### Text to read
-- Begin --
Specially Elected Member of Parliament, Bogolo Kenewendo has requested the Ministry of Tertiary Education, Research Science and Technology to conduct an audit on the suspicions Students Allowance Disbursement Account, operated by the First National Bank Botswana (FNBB).

From 2006 until 2017, the Ministry of Education and Skills Development, which has since been split into two, has failed to reconcile the Student Allowance Disbursement Account periodically, raising fears of losing public funds due to unaccountability. In its latest report, for 2015-2016 accounts, the PAC indicates that there is evidence that despite the large sums of money involved, there was no follow up on the part of the ministry officials to ensure that the monthly remittances to the bank are fully accounted for through periodic returns by the bank and reconciliations of those returns.



Government sponsored students in local tertiary institutions are paid their stipends through FNBB, one of the country’s leading commercial banks.  The procedure is that the funds are advanced to the bank monthly on the basis that after disbursements, the bank would submit a return of how the funds had been disbursed on a monthly basis.

“There were clear indications that the Accounting Officer had lost control of these accounts. For example, as at 31st March 2016, the account for these transactions had a balance of P1 122 852 010 and another related had a balance of P1 099 078 632, for which there were no explanations from the Accounting Officer,” states the report.

Kenewendo, who is also a member of the PAC this week in parliament pushed for details on the suspicious account with regards as to how long the FNBB has had a contract of disbursing allowances to Government sponsored students; the cost associated with the contract as well as the length of the contract and date for renewal.
-- End --
### To-do list
A. Extract, word for word, the passage of the student allowance account article between "Government sponsored students in" and "states the report.", inclusive.
B. Gather every line of the records that holds the string "corn", copying each one unchanged.

### Data supplied
-- Begin --
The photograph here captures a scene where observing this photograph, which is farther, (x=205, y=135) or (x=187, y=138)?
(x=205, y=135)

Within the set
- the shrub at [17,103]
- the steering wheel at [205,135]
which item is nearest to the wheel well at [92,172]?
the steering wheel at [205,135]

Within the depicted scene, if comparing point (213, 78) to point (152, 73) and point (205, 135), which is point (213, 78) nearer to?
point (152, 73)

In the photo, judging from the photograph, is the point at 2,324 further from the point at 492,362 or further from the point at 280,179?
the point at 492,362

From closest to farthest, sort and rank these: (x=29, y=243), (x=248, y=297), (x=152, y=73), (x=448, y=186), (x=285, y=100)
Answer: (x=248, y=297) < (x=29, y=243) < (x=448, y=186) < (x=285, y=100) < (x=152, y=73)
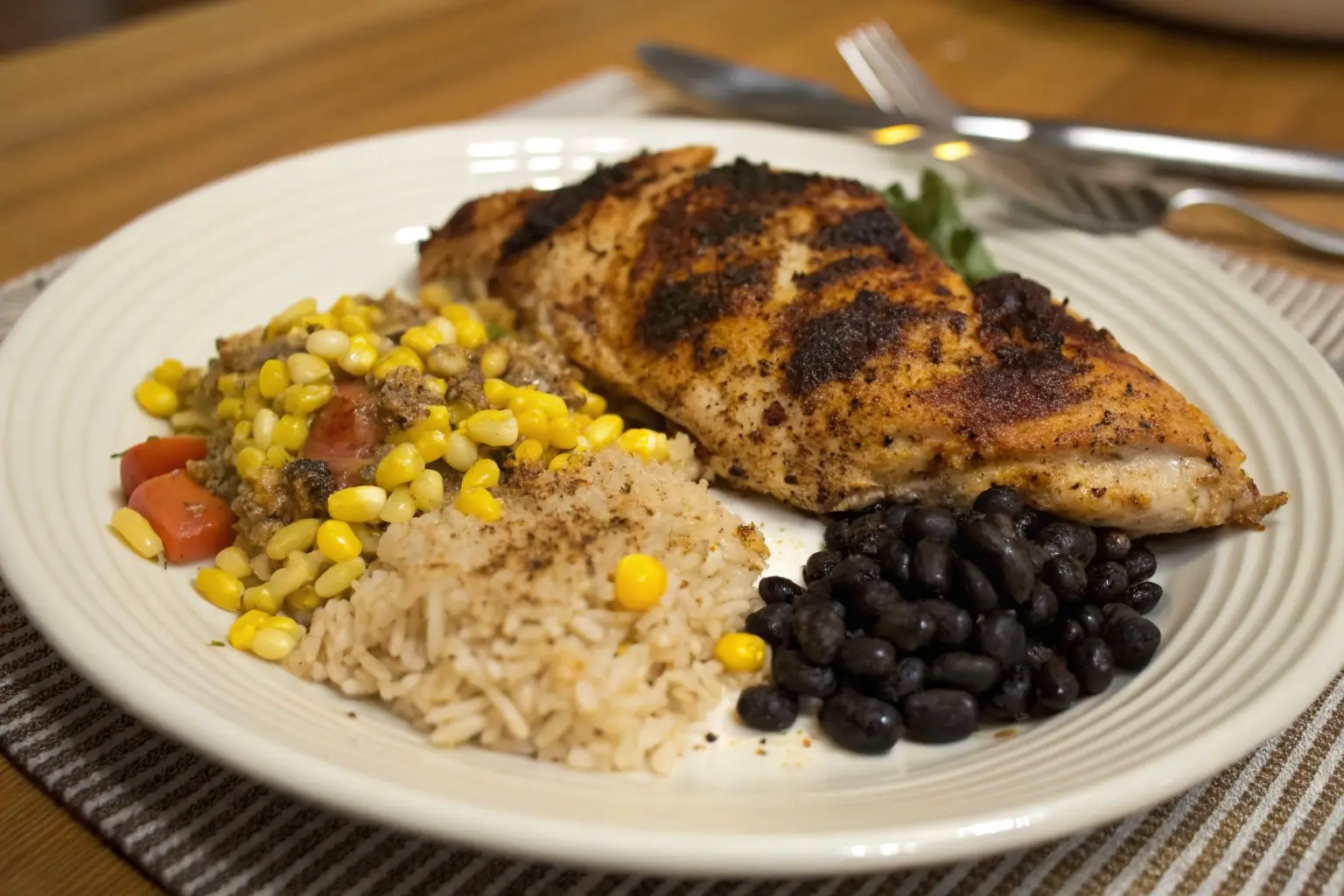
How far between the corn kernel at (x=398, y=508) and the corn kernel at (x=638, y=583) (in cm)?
75

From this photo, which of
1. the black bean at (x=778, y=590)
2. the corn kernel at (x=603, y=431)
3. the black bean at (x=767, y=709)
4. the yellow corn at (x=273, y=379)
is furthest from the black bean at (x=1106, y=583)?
the yellow corn at (x=273, y=379)

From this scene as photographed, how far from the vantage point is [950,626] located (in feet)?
8.59

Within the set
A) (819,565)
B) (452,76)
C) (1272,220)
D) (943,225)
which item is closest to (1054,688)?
(819,565)

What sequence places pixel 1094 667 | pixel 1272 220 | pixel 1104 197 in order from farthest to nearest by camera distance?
1. pixel 1272 220
2. pixel 1104 197
3. pixel 1094 667

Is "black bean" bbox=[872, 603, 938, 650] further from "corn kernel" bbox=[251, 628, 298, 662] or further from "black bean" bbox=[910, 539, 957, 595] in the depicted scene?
"corn kernel" bbox=[251, 628, 298, 662]

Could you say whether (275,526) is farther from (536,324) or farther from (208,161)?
(208,161)

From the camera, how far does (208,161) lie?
18.3 feet

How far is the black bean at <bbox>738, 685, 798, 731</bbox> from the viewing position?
261 centimetres

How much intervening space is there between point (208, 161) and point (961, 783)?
16.9ft

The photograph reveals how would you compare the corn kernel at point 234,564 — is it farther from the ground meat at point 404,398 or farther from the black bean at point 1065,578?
the black bean at point 1065,578

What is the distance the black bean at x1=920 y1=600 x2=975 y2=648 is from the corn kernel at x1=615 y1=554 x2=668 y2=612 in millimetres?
725

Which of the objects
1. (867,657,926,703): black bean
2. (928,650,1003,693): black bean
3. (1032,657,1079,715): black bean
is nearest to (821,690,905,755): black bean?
(867,657,926,703): black bean

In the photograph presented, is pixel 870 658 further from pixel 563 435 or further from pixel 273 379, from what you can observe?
pixel 273 379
-- End --
### Responses per task
A.
Government sponsored students in local tertiary institutions are paid their stipends through FNBB, one of the country’s leading commercial banks.  The procedure is that the funds are advanced to the bank monthly on the basis that after disbursements, the bank would submit a return of how the funds had been disbursed on a monthly basis.

“There were clear indications that the Accounting Officer had lost control of these accounts. For example, as at 31st March 2016, the account for these transactions had a balance of P1 122 852 010 and another related had a balance of P1 099 078 632, for which there were no explanations from the Accounting Officer,” states the report.

B.
How far between the corn kernel at (x=398, y=508) and the corn kernel at (x=638, y=583) (in cm)?
2. the corn kernel at (x=603, y=431)
4. the yellow corn at (x=273, y=379)
the yellow corn at (x=273, y=379)
Is "black bean" bbox=[872, 603, 938, 650] further from "corn kernel" bbox=[251, 628, 298, 662] or further from "black bean" bbox=[910, 539, 957, 595] in the depicted scene?
"corn kernel" bbox=[251, 628, 298, 662]
The photograph reveals how would you compare the corn kernel at point 234,564 — is it farther from the ground meat at point 404,398 or farther from the black bean at point 1065,578?
What is the distance the black bean at x1=920 y1=600 x2=975 y2=648 is from the corn kernel at x1=615 y1=554 x2=668 y2=612 in millimetres?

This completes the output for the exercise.